─── ARTICLE ───
Le sol est jonché d’objets en attente du geste qui leur donnera vie. Le temps est suspendu comme dans un rêve. Images d’un théâtre intérieur dont les acteurs feraient relâche. Espace fantasmatique où une jeune femme retrace le parcours de sa vie, entre mise à nu, vérités trafiquées et souvenirs du futur. Portrait kaléidoscopique d’une hallucination surgie des brumes de l’intime, où le rose et le gris font souvent bon ménage. Son visage diaphane et sa voix délicate se transforment. Elle change de peau, n’a plus d’âge. Avec trois fois rien, elle captive. L’histoire qu’elle raconte pourrait être la nôtre. Touchés, coulés.
Après la cinglante gifle de Mygale au FTA en 2012, Nicolas Cantin nous revient avec la caresse de la nostalgie qu’il évoquait l’an dernier dans l’émouvant solo CHEESE. Installé en périphérie du plateau, il tire à vue les ficelles de Klumzy, nouvel objet scénique déroutant et formidablement efficace. Du grand art.
─── ENREGISTREMENTS FOURNIS ───
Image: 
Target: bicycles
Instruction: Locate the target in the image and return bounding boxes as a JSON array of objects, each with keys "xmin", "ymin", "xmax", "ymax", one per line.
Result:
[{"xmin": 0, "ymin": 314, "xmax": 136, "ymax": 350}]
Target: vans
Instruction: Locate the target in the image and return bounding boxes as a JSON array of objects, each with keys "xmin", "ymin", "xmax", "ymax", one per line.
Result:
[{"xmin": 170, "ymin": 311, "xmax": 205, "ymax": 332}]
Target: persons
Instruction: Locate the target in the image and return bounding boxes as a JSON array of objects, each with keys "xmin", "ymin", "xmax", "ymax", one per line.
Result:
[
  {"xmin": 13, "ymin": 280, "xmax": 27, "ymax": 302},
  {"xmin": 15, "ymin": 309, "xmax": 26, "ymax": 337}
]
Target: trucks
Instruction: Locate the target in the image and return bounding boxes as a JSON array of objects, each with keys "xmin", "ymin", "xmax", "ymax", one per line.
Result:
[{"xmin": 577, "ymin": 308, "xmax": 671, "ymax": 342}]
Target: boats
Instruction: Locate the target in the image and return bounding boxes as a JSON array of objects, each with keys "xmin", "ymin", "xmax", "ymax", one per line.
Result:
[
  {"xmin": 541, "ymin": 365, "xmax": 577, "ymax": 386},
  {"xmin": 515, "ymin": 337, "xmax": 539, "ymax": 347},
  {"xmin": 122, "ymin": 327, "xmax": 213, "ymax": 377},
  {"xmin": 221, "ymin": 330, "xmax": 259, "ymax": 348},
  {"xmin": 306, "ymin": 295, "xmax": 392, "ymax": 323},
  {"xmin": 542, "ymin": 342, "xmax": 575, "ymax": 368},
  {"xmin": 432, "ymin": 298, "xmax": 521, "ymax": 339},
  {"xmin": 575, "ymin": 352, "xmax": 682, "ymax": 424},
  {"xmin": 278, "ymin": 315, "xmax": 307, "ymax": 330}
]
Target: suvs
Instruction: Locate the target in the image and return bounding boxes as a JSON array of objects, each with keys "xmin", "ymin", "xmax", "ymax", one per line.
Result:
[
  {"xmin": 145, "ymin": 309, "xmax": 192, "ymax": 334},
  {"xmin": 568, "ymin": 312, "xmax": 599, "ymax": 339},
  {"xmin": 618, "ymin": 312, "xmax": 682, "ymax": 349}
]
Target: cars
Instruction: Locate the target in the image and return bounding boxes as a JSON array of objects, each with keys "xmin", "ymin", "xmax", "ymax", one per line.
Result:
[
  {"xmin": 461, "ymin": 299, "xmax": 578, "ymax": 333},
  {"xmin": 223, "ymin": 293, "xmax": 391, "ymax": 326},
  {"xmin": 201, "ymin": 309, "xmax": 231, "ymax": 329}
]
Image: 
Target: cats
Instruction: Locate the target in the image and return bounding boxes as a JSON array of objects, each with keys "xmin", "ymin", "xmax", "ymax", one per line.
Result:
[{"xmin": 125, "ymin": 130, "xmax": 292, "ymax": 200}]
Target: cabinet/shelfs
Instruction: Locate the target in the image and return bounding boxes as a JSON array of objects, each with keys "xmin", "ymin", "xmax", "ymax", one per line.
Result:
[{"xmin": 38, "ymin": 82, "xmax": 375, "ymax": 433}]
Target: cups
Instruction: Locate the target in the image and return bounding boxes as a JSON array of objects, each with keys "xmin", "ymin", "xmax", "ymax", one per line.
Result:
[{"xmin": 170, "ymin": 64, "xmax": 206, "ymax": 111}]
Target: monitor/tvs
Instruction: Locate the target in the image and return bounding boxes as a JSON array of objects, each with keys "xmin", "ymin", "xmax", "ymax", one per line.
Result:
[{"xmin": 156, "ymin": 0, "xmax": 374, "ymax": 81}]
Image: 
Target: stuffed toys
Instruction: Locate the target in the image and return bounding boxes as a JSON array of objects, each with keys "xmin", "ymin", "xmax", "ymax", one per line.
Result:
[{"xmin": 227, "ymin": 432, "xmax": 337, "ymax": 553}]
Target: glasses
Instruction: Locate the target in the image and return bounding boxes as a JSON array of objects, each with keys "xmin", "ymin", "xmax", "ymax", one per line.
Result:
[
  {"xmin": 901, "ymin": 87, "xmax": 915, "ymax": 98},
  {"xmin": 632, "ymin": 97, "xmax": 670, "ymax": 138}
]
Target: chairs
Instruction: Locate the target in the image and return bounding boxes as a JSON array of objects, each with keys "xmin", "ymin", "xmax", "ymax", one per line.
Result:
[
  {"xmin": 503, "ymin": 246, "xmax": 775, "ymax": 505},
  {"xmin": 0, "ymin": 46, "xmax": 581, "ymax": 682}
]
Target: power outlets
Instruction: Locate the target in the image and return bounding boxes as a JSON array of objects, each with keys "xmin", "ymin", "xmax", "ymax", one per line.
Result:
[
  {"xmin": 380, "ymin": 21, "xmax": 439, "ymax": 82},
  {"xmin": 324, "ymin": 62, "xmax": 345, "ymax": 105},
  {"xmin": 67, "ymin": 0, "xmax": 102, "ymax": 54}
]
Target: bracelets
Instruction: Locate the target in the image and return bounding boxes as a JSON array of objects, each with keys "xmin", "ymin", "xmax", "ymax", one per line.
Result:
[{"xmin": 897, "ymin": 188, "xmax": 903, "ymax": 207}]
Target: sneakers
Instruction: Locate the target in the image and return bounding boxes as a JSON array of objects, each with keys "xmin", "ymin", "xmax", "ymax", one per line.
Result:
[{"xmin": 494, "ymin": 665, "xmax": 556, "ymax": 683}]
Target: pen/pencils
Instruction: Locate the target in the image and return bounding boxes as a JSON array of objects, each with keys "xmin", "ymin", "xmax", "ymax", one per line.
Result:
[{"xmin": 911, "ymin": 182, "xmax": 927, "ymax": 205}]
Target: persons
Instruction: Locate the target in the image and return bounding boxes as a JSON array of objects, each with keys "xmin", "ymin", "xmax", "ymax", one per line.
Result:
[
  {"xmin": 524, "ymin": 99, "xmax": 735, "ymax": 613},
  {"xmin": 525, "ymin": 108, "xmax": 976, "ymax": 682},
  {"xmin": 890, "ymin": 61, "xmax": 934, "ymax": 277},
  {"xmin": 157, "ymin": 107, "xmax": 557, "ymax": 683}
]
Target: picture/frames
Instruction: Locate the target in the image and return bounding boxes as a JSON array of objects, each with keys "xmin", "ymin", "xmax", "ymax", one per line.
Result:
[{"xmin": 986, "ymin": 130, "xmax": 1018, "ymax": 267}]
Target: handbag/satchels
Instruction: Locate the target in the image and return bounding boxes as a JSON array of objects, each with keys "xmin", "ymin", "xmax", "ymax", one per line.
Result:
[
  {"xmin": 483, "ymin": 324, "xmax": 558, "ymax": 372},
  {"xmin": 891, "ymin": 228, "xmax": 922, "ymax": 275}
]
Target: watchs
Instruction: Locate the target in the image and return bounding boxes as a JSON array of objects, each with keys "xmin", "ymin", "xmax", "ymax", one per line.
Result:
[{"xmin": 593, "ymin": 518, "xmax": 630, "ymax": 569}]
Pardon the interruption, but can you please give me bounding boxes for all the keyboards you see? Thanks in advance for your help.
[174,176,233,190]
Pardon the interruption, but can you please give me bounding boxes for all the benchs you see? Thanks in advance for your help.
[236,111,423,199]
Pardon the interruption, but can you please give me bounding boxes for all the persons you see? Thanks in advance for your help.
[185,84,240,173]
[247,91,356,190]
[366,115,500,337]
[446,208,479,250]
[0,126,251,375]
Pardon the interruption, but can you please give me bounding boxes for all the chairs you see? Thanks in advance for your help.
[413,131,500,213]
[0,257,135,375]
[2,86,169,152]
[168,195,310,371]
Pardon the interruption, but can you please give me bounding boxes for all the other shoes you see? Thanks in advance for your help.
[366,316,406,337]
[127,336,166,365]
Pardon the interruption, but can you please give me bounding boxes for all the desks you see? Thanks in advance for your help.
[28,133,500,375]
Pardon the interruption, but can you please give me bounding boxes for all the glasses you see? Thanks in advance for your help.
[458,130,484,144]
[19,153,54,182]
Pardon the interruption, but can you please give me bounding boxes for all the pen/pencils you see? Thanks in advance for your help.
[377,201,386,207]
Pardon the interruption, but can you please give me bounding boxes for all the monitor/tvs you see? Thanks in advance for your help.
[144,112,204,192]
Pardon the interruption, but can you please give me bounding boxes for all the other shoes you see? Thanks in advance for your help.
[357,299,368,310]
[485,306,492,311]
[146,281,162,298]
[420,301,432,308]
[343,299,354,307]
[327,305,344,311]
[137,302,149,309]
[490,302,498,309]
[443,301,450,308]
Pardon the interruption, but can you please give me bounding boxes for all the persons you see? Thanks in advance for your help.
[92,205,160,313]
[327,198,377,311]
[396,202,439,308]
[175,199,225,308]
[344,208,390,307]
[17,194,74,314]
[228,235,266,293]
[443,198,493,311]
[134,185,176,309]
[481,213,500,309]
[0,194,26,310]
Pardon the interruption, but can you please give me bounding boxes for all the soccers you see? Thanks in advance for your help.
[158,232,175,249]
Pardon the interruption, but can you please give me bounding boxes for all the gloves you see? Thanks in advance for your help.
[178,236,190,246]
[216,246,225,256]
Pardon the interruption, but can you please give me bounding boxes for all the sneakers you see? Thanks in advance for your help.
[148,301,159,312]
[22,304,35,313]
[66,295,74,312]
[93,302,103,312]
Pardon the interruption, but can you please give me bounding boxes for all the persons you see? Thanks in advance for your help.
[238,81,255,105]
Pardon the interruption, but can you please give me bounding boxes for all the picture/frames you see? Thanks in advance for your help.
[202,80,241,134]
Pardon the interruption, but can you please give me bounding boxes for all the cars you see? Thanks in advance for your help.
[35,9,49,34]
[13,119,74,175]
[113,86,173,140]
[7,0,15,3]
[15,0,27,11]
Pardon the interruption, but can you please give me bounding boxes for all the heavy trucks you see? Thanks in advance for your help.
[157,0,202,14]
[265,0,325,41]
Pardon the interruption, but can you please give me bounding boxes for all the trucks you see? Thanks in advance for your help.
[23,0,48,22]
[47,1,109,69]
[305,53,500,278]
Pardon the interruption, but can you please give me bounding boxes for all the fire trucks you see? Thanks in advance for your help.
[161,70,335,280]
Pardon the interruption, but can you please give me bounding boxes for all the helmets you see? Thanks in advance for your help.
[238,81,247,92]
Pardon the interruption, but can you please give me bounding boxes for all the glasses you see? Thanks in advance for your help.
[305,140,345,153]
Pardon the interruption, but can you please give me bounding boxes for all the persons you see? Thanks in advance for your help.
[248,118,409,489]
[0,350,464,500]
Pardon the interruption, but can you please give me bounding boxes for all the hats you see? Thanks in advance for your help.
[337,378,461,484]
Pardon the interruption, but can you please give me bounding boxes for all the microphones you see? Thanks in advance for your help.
───
→ EXERCICE A:
Répondez aux questions suivantes à partir du texte sur Klumzy.
(i) Quelles deux couleurs y font souvent bon ménage ?
(ii) Quel solo de Nicolas Cantin, présenté l'an dernier, est mentionné ?
(iii) Où Nicolas Cantin est-il installé pendant qu'il tire les ficelles du spectacle ?
→ EXERCICE B: Poursuivez le texte sur Klumzy au-delà de sa dernière phrase.

→ CORRIGÉ A:
(i) Le rose et le gris.
(ii) CHEESE.
(iii) En périphérie du plateau.

→ CORRIGÉ B:
Formé au travail du clown et du masque, Nicolas Cantin se situe à la frontière des genres, « bricolant » des œuvres qu’il épure jusqu’à l’os pour n’en livrer que la substantifique moelle. Tel un laborantin curieux de son sujet, il capte le vivant dans sa simplicité et le dissèque en étirant le temps jusqu’à la lisière de l’ennui. Chaque fois, c’est d’intimité qu’il nous parle. Dans ce qu’elle a de plus secret. Qu’il transporte ou qu’il rebute, son discours fait mouche. Avec la sombre et radicale Mygale (FTA, 2012), il jouait dans les zones les plus troubles du handicap émotionnel, mis en scène précédemment dans Belle manière et Grand singe. Par cette trilogie regroupée sous le titre de Trois romances, ce Français d’origine a fait sa marque à Montréal. En 2005, il y a joué dans Jachère, solo de Christiane Bourget qui lui a valu un prix Paula Citron à Toronto. Il a fait de brèves apparitions sur scène avec Glass House et Falaise avant de danser pour Frédérick Gravel (Tout se pète la gueule, chérie, FTA, 2010). Il a aussi cosigné le solo circassien Patinoire des 7 doigts de la main et dirigé les étudiants de l’École nationale de cirque de Montréal et de l’École nationale de théâtre. Concepteur sonore de ses créations, il est actuellement artiste en résidence à L'L (Bruxelles), à Montevideo (Marseille) et à l'Usine C, où il a commencé l’an dernier avec CHEESE le travail sur la mémoire qu’il développe dans Klumzy.
Lumières Karine Gauthier
Photo Alexandra B Lefebvre
Rédaction Fabienne Cabado
Résidence de création Usine C + L'L (Bruxelles) + Montévidéo création contemporaine (Marseille)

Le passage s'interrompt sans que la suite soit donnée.